Among the concubine’s children, there was one young prince who had followed Kelsedny with particular devotion.
“Brother, let’s play rock-paper-scissors and race up the stairs.”
He was about the same age as Prince Jeriel. The child bearing the name of Phosphophyllite, the jewel with the weakest hardness, had been remarkably poor at rock-paper-scissors.
Though I had bristled at the sight of offspring multiplying at breeding rates, all for the purpose of producing strong descendants, that child had done nothing wrong save for being fragile enough to shatter.
The citizens had clucked their tongues at the Emperor’s cruelty in displaying the corpses of his own parents and siblings, yet they hurled stones at those very corpses without hesitation.

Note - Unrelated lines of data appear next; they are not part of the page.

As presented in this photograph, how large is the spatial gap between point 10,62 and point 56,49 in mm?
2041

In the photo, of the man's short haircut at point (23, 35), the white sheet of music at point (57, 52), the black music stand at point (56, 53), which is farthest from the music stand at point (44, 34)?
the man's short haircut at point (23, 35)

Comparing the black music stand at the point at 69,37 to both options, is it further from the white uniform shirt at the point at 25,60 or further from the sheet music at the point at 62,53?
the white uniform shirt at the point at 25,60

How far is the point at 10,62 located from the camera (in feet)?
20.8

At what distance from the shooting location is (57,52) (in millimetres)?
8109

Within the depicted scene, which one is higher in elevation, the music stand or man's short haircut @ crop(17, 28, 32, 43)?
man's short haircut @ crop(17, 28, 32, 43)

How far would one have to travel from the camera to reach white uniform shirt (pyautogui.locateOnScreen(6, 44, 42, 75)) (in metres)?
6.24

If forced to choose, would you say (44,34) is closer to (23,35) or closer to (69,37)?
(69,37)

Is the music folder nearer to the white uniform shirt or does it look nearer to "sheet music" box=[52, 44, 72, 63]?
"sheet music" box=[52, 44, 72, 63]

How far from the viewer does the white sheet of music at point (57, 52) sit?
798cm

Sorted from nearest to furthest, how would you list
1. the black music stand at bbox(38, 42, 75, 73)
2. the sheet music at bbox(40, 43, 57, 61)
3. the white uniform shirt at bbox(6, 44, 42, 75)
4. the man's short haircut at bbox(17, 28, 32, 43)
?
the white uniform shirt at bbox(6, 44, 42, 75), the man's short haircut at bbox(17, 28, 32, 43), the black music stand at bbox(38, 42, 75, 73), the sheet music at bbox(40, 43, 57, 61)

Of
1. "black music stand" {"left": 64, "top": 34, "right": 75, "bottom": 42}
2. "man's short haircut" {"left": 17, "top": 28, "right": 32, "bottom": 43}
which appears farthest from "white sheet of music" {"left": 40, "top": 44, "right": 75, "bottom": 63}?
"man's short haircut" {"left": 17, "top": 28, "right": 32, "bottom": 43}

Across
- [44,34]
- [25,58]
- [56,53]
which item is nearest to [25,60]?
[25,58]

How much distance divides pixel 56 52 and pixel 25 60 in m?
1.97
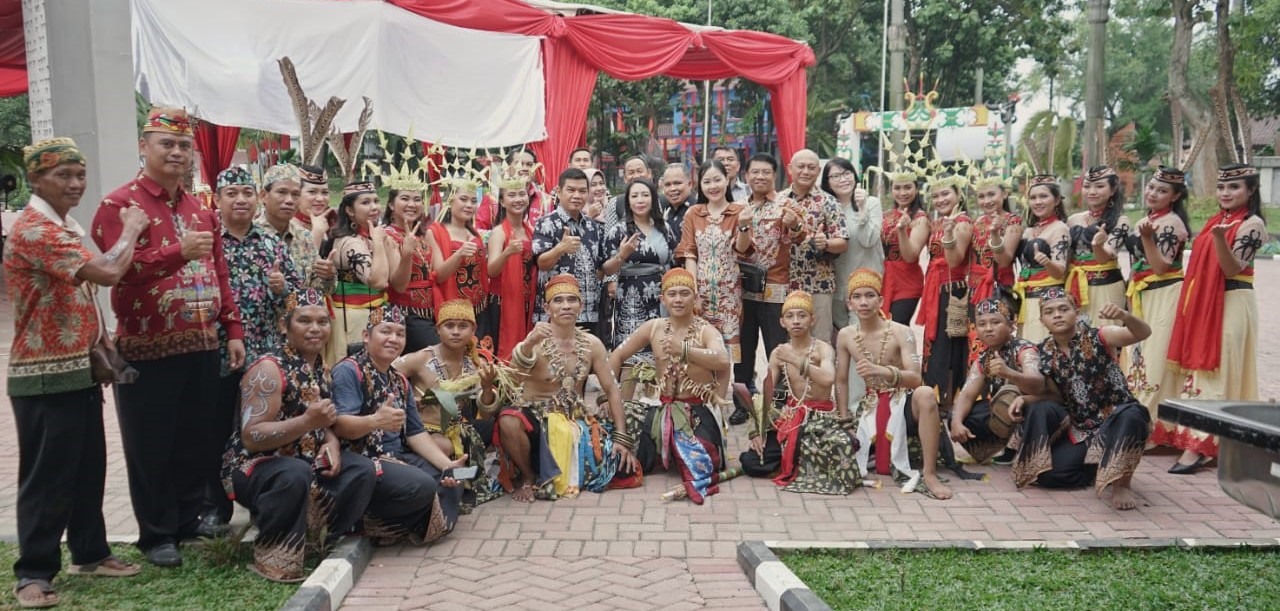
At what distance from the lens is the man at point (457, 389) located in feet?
17.0

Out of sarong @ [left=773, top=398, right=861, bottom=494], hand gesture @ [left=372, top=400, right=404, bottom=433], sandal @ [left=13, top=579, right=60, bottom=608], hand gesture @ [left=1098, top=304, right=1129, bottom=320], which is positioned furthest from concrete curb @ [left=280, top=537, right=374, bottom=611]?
hand gesture @ [left=1098, top=304, right=1129, bottom=320]

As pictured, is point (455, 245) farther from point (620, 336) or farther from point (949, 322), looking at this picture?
point (949, 322)

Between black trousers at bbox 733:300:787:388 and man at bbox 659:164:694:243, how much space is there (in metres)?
0.73

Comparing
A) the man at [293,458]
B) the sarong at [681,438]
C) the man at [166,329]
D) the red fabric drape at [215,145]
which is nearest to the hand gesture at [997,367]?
the sarong at [681,438]

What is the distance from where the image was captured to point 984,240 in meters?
6.42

All while spouting convenient rationalizations about preventing unqualified illegitimate children from holding dominion.
“Let’s bet on who gets hit the most!”
The Admiral, recalling the sight of ignorant children laughing alongside adults as they hurled stones, drew his lips taut.
“How relentless.”
Back then, after brushing away the shadows of the past, he had habitually tapped his knee with his fingers.
Whiiiing—!
An elongated object sliced through the air, its trajectory suddenly twisting before plummeting vertically toward the Saint.
Boom!
With the explosion, thick smoke billowed forth, obscuring all vision.
Soon, those who had inhaled the smoke began coughing, tears streaming down their faces from the intense pain.
“Aagh, it burns! My skin is searing!”
“Cough… I can’t… breathe…!”
“It’s the death fog scattered by the Chaos Demon!”
Wasn’t it just something like pepper gas?
The Admiral, immune to tear gas, opened the car window and stared toward where the tear gas canister had come from.
“Sir. I’ll go down and investigate, hck—tear gas….”
Serkan, who had inhaled the acrid smoke directly through the window the Admiral had opened, covered his mouth and groaned.
“A rare sight indeed—conducting chemical and biological defense training while wearing stars. This is not the work of the Chaos Forces.”
The Admiral, who had exited the car while gently mocking the general, saw a vehicle sliding toward him at high speed.
“But why is my car over there?”
It was his new car, which had gone missing after Octavia’s visit.